▶ ЗАДАНИЯ
1 - Перепишите без изменений фрагмент текста о Саше Коренблите начиная со слов «Саша Коренблит влюбился» и заканчивая словами «его главным делом.» включительно.
2 - Назовите все города, которые упоминаются в тексте о Саше Коренблите.

Общество
Еврейский волкодав
Сумерки приносили Одессе налёты, убийства и ограбления...
19.11.2018
Слабая здоровьем Миночка приехала рожать первенца в Ромны – тихий украинский городок в Полтавской губернии, где жили ее родные. Малыш появился на свет 24 июня 1885 года, и местный раввин записал его Александром. Вскоре Миночка переехала с мальчиком в Бердичев – там двухклассным еврейским училищем заведовал ее муж Яков Коренблит. Семья была счастливой. Мама – женщина прекрасная, но импульсивная, а отец, на 15 лет ее старше, – человек оптимистичный и рассудительный, как будто всегда немного над ситуацией. Саша пошел в маму. Мог взорваться на ровном месте, а потом мучился из-за своей несдержанности и каялся. Отец всегда учил, что вокруг все хорошие, мальчик верил, только вот срываться на хороших – еще тяжелее. Впрочем, нерв и надрыв ему были нужны – артистичный и оригинальный Саша по-другому чувствовать не мог.
Саша Коренблит влюбился в театр еще подростком. Он бывал на спектаклях братьев Адельгейм – москвичей с еврейской кровью и европейским театральным образованием, которые объехали всю российскую провинцию с классическими постановками трагедий. Отец при этом всегда очень просил детей – Сашу, Лизу и Леню – получить «серьезное» образование. Но когда старший Саша перебрался в Киев учиться в гимназии, театр образовался у него дома: принявшая его тетка была актрисой местной труппы. В гимназии ставили спектакли, Саша всегда в них участвовал, взяв себе псевдоним Таиров – от арабского слова «таир», орел. Однако помня о просьбе отца, Саша выучился на юриста –сначала в Киеве, потом в Петербурге, адвокатуру заканчивал уже в Москве. Но именно театр стал его главным делом.

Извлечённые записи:
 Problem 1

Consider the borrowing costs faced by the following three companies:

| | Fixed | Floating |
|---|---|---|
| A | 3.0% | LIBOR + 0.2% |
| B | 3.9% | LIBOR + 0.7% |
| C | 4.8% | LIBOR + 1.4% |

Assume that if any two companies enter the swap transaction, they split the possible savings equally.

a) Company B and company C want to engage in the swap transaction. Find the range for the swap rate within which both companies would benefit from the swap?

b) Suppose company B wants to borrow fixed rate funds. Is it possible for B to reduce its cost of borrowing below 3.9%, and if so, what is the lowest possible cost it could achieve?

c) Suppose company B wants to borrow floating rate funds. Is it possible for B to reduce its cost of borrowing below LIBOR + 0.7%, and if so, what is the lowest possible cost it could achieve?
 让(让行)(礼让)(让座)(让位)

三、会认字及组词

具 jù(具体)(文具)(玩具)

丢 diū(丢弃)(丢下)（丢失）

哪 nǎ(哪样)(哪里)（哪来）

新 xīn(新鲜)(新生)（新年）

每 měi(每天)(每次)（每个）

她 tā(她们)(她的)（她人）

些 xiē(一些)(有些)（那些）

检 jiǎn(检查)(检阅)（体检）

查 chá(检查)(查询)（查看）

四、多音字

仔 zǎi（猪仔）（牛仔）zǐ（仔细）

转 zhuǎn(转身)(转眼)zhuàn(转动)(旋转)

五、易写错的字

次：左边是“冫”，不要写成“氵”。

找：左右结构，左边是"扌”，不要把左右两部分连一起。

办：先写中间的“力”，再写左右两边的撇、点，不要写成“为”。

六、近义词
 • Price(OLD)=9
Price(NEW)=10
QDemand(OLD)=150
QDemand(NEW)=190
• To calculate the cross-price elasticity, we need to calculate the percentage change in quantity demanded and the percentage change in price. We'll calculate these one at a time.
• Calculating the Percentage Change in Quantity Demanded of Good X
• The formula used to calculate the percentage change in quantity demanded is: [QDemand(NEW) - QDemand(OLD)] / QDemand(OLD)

▶ ОТВЕТЫ К ЗАДАНИЯМ
1 -
Саша Коренблит влюбился в театр еще подростком. Он бывал на спектаклях братьев Адельгейм – москвичей с еврейской кровью и европейским театральным образованием, которые объехали всю российскую провинцию с классическими постановками трагедий. Отец при этом всегда очень просил детей – Сашу, Лизу и Леню – получить «серьезное» образование. Но когда старший Саша перебрался в Киев учиться в гимназии, театр образовался у него дома: принявшая его тетка была актрисой местной труппы. В гимназии ставили спектакли, Саша всегда в них участвовал, взяв себе псевдоним Таиров – от арабского слова «таир», орел. Однако помня о просьбе отца, Саша выучился на юриста –сначала в Киеве, потом в Петербурге, адвокатуру заканчивал уже в Москве. Но именно театр стал его главным делом.

2 - Одесса, Ромны, Бердичев, Киев, Петербург, Москва.